The Science Journal of the American Association for Respiratory Care

2004 OPEN FORUM Abstracts

AN IN VITRO INVESTIGATION OF TWO TECHNIQUES FOR NEBULIZER DELIVERY IN SPONTANEOUSLY BREATHING PEDIATRIC SUBJECTS

Ruben D Restrepo MD RRT, Stephen K. Dickson MS RRT, Joseph L Rau PhD RRT, Douglas S Gardenhire MS RRT. Department of Cardiopulmonary Care Sciences. Georgia State University. Atlanta, Georgia.
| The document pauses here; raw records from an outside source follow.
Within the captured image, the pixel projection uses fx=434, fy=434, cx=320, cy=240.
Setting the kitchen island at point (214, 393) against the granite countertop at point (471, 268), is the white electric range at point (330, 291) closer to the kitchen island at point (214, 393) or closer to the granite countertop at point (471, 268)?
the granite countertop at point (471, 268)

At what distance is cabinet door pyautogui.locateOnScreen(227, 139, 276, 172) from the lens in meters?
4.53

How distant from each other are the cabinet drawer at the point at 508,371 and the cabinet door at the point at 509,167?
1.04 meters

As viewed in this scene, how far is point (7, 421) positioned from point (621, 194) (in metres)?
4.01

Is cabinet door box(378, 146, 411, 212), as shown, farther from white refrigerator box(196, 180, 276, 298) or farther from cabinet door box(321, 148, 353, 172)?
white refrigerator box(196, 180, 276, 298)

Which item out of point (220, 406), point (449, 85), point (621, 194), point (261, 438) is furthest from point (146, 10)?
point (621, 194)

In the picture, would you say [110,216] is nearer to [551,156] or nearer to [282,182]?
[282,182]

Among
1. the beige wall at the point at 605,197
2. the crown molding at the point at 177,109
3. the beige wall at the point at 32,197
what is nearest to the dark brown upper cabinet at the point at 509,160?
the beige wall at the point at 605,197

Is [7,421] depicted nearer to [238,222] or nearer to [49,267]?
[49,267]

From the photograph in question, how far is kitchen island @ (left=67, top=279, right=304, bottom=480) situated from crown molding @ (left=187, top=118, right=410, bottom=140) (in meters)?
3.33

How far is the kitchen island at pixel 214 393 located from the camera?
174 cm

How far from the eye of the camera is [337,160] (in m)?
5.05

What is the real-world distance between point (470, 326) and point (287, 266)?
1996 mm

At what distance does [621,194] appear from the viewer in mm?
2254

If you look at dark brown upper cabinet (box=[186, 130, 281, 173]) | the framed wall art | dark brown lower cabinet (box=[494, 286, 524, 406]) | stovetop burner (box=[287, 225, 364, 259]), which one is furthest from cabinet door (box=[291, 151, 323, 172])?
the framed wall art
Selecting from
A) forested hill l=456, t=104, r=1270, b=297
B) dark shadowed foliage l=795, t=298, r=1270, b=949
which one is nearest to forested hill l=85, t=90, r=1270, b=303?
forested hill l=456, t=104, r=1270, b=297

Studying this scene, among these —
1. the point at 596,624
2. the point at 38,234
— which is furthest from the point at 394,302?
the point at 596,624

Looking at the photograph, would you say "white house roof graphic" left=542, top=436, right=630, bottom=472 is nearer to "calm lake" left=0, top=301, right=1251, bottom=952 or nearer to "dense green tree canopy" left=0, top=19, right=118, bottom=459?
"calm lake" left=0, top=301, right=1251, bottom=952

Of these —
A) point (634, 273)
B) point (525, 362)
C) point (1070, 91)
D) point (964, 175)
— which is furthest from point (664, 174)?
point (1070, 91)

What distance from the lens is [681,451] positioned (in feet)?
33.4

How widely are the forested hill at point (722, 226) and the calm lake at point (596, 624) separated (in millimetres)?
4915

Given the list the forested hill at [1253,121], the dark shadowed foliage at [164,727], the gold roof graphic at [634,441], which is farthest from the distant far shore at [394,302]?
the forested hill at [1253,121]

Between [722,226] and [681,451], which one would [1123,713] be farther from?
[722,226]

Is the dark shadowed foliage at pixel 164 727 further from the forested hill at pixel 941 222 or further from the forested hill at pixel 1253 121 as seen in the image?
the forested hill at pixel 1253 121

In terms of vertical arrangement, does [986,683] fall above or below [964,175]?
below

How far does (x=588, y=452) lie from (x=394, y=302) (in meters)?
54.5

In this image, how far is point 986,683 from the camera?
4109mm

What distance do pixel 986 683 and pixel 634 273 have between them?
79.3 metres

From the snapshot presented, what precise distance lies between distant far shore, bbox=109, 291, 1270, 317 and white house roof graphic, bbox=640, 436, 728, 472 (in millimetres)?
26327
The application of a mask and the maintenance of a tight seal during aerosol therapy in the infant and toddler can be challenging. An alternative technique used in the pediatric group for the delivery of aerosol is via “blow-by” with a T-piece.

PURPOSE:
The purpose of this study was to compare the inhaled drug mass delivered via a standard pediatric aerosol mask versus a T-Piece, and measure the effect of increasing distance on inhaled drug mass with each device.

METHODS
: An in vitro simulation of spontaneous breathing in a toddler was used. Five nebulizer samples were used with both a standard pediatric aerosol mask and a T-piece capped at one end for aerosol delivery at 0, 1, and 2 centimeters from a filter placed at the test lung inlet. The inhaled drug mass was collected on the filter, and analyzed by spectrophotometer. A randomized block factorial analysis of variance (ANOVA) for repeated measures was performed for devices and distances, with an alpha level of 0.05. Follow-up comparisons were performed using a paired t-test for drug delivery between devices at each distance, as well as between distances and a Bonferroni adjusted probability was calculated for each test.

RESULTS
: Randomized block factorial ANOVA for device and distance indicated a statistically greater inhaled drug mass with T-piece compared to mask (p < 0.01) and significant decrease as distance increased (p < 0.01). The Bonferroni adjusted probabilities for inhaled drug mass with mask vs. T-piece indicated a statistically significant difference between the mask and T-piece performance at 1 and 2 centimeters. Tests for the T-piece did not show a statistically significant change in inhaled drug mass with distance changes (p > 0.05). Tests for the mask indicated a statistically significant difference in inhaled drug mass between zero and one and zero and two centimeters, but no statistically significant difference between one and two centimeters.

CONCLUSION
: Our data suggests that the inhaled drug mass delivered via a T-piece is greater than that seen with a standard pediatric aerosol mask. The use of a T-piece instead of the standard aerosol mask with conventional nebulization is likely to optimize the inhaled drug mass for pediatric patients.